The five decades, since the Apollo 11 mission, have seen a geometric progression in technology – today our smartphones possess more processing power than what was available on that spacecraft. The software-based applications have pervaded all aspects of our life, affecting the way we interface with our environment, at work or at home.
Ships have not remained untouched by this technological leap and whilst, to an untrained eye, the design of a merchant-vessel has not drastically changed over the last few decades, the technology behind various machinery and equipment onboard has! This has posed new challenges in both operations and maintenance.
From the modern integrated-navigation-bridges to electronic engines, computer technology has permeated universally in most shipboard equipment. The seafarers, however, have not adapted readily to modern machinery.
From downright disdain to scepticism, the senior generation of navigators and engineers have been reluctant in their acceptance. The younger lot, having grown up in a digital environment, have been slightly more adaptive. The seniors are therefore having to depend upon relatively inexperienced officers for information due to lack of skill required to operate the equipment.
Breakdowns make matters worse, as neither generation possesses the requisite skills to fix electronic interfaces.
Traditional maritime training is missing a key component – computer technology!

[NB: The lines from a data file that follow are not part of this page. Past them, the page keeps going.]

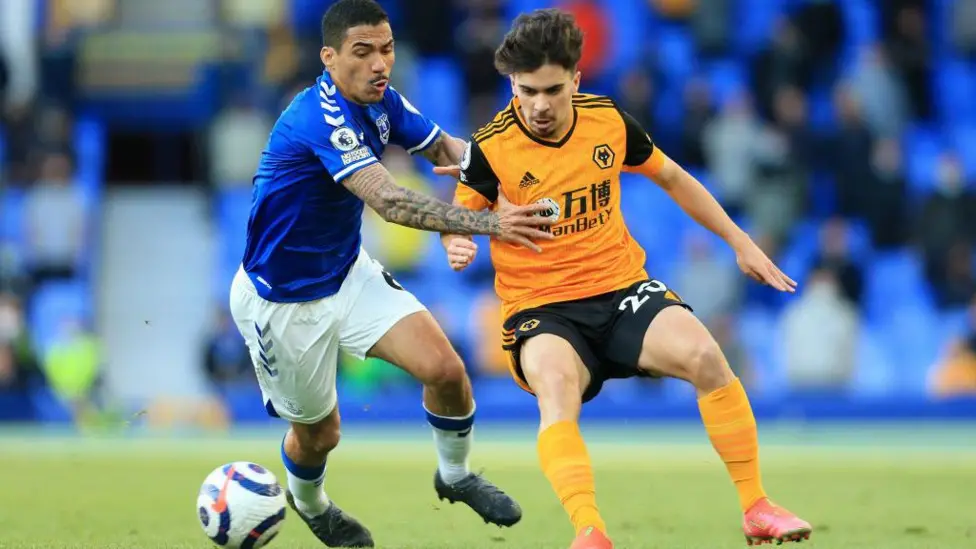Perjalanan karier Vitinha mencatat transformasi dramatis dari masa sulit di Wolverhampton Wanderers menuju puncak kesuksesan pada tahun 2025.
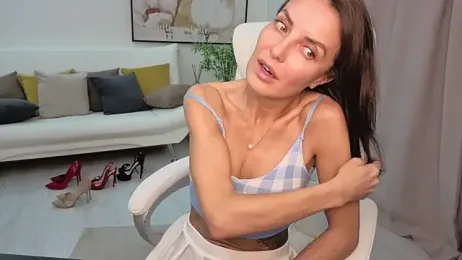 Beylly webcam model stream image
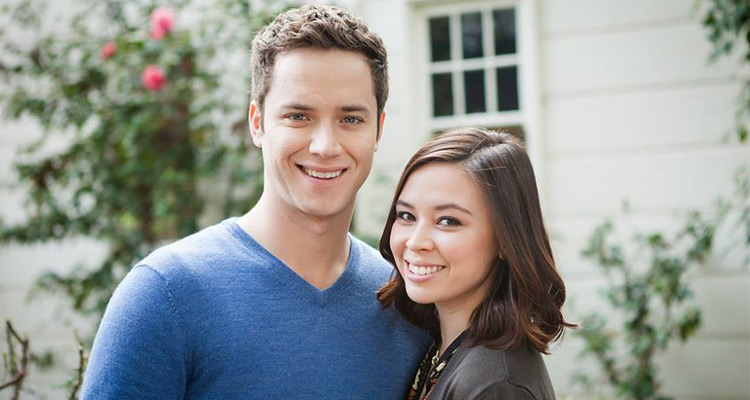 Cherche fiancé pour une semaine (M6) : Malese Jow (Star-Crossed, Vampire Diaries), une voisine fiancée par interim avec Jeremy Sumpter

It’s time we empowered our seafarers with sound IT knowledge, encompassing the Internet of Things (IoT), basic programming and machine learning. This is required for both engineering and navigation streams so that routine troubleshooting can be carried out on-site, with or without remote assistance.
A range of new equipment such as ECDIS, Water Ballast Treatment Systems and Scrubber Systems are being installed due to legal requirements. Owners are spending top dollar in providing equipment-specific training. However, as the core computer knowledge amongst the operators is weak, newly-installed machinery is breaking down. Apart from money that is spent on flying in technicians from all over the world to fix trivial issues, the downtime is causing loss of productivity and, sometimes, regulatory non-compliance. Simple operational and diagnostic skills are missing beyond the mechanical aspects of the machinery.
With an increased emphasis on optimisation and efficiency, a gamut of IoT sensors are being installed on key equipment onboard ships for closer monitoring. Big data is now available automatically from these sensors and if analysed correctly, can help in predictive fault-finding and ensuring optimal performance of the respective machines. However, this automation has remained largely under-utilised in the absence of the requisite skill levels onboard.
The International Convention of Standards of Training and Certification and Watchkeeping for Seafarers (STCW) requires a paradigm shift. The roles of masters, officers and watch personnel need to be redefined, in closer alignment with evolving needs. The current curricula are redundant, and a fresh approach is required to bring these up to speed.
The advances in computer technology will ensure that our ships’ bridges and control rooms look a lot different in five years. Next-generation technology can be harnessed better towards enhancing safety, reliability and efficiency on ships, provided our seafarers are trained in that direction.
Status quo is not an option – it’s time we invested some effort in preparing our seafarers for the leap. Only then can we hope to fully realise a synergy between man and machine – like Apollo 11!